===== Text for analysis =====
The man with a backpack holds up a hand to his face. It is nearly impossible to tell if he's simply brushing off dust, or if he considers the sea through the camera of a smartphone. The sea’s beauty is welcome. The near-perfect symmetry of four chairs. A map of the African continent is propped up as a marker… for what? Imagine this place as a quayside, and imagine those who, nearing land, see the map from afar, its shape indistinct, lacking in use as tumbled plastic chairs. A world teeming with symbols, as patient for interpretation as a chair awaiting its sitter.
— Emmanuel Iduma
This picture was taken at the Place du Souvenir Africain, Dakar, Senegal.
I am fascinated with this place. It hosts several symbolic elements – the Museum of Woman (Musée de la Femme), a photographic gallery of the most significant African thinkers, politicians and intellectuals, and finally this monumental map of Africa. Very often when I come here I find people shooting music videos, skateboarding or rollerblading, doing parties, weddings or some thematic meetings. At some point I was coming here quite often to take pictures and to see how the urban life in Dakar is framed through this location.
The photograph bears in itself some kind of poetic relationship that does not need to be put in words but is sufficient as an image, I think. While all of these elements of the photograph may or may not be there, they happen to create a polyphonic relationship with each other. I find the image of the four empty chairs particularly mesmerizing.
===== Record extracts =====
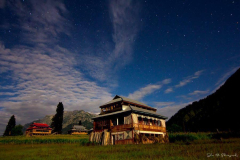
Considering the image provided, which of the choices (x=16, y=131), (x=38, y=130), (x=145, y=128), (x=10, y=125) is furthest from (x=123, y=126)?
(x=16, y=131)

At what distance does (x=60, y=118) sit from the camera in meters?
75.8

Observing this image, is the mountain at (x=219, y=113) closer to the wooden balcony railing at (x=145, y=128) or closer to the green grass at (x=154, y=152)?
the wooden balcony railing at (x=145, y=128)

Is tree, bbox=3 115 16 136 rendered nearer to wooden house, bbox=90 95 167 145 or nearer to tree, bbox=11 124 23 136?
tree, bbox=11 124 23 136

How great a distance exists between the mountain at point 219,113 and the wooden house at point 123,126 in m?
31.1

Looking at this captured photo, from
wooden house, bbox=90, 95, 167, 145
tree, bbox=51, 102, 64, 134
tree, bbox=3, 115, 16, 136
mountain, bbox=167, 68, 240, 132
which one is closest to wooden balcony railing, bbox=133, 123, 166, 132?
wooden house, bbox=90, 95, 167, 145

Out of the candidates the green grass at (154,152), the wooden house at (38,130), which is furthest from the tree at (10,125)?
the green grass at (154,152)

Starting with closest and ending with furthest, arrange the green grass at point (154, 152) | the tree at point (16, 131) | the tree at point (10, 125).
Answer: the green grass at point (154, 152) < the tree at point (10, 125) < the tree at point (16, 131)

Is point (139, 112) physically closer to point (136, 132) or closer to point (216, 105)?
point (136, 132)

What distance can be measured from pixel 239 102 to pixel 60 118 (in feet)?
261

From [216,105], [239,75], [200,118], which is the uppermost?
[239,75]

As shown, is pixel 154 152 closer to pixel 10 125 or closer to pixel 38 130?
pixel 38 130

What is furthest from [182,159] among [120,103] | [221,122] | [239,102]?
[239,102]

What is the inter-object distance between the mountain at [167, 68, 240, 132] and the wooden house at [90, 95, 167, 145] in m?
31.1

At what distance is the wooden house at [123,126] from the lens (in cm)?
2842
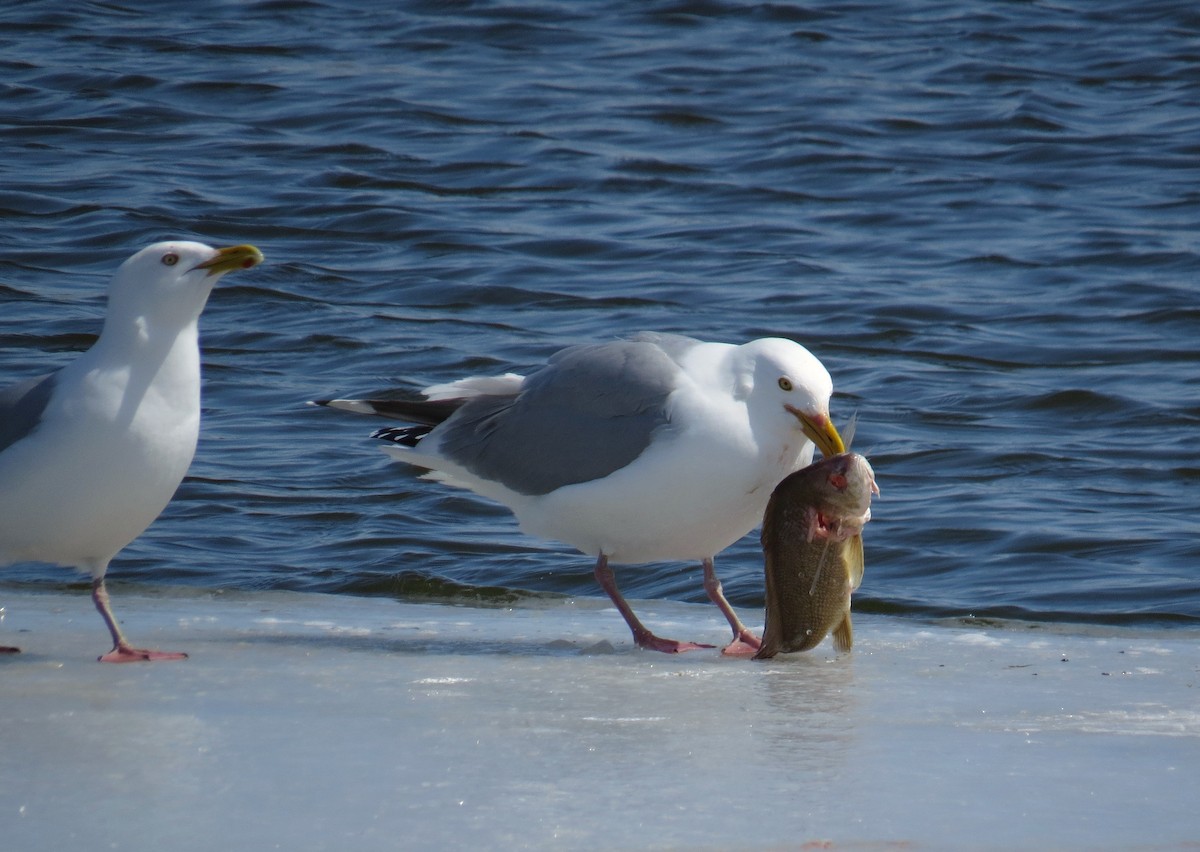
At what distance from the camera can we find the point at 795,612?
445 centimetres

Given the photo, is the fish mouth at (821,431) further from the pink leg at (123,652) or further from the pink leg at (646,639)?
the pink leg at (123,652)

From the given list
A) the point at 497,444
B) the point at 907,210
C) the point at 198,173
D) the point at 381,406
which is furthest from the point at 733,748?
the point at 198,173

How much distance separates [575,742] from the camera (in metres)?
3.33

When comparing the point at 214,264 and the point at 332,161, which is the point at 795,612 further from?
the point at 332,161

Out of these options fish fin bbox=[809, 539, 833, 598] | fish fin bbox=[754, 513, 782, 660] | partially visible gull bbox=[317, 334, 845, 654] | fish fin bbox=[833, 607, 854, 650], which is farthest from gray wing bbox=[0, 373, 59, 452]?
fish fin bbox=[833, 607, 854, 650]

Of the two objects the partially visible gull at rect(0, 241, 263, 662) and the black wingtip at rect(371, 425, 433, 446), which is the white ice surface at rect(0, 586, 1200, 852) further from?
the black wingtip at rect(371, 425, 433, 446)

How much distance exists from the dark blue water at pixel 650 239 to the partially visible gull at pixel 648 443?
1.28 metres

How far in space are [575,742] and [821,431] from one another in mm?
1391

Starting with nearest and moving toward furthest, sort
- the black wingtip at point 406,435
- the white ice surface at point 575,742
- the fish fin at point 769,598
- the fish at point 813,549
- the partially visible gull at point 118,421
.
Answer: the white ice surface at point 575,742, the partially visible gull at point 118,421, the fish at point 813,549, the fish fin at point 769,598, the black wingtip at point 406,435

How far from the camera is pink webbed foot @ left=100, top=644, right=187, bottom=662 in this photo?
4.14 m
=====
*Instructions for the task*.
According to the text about the Place du Souvenir Africain, which museum does that site host? The entries have no part in this exercise.

*Solution to this exercise*.
The Museum of Woman (Musée de la Femme).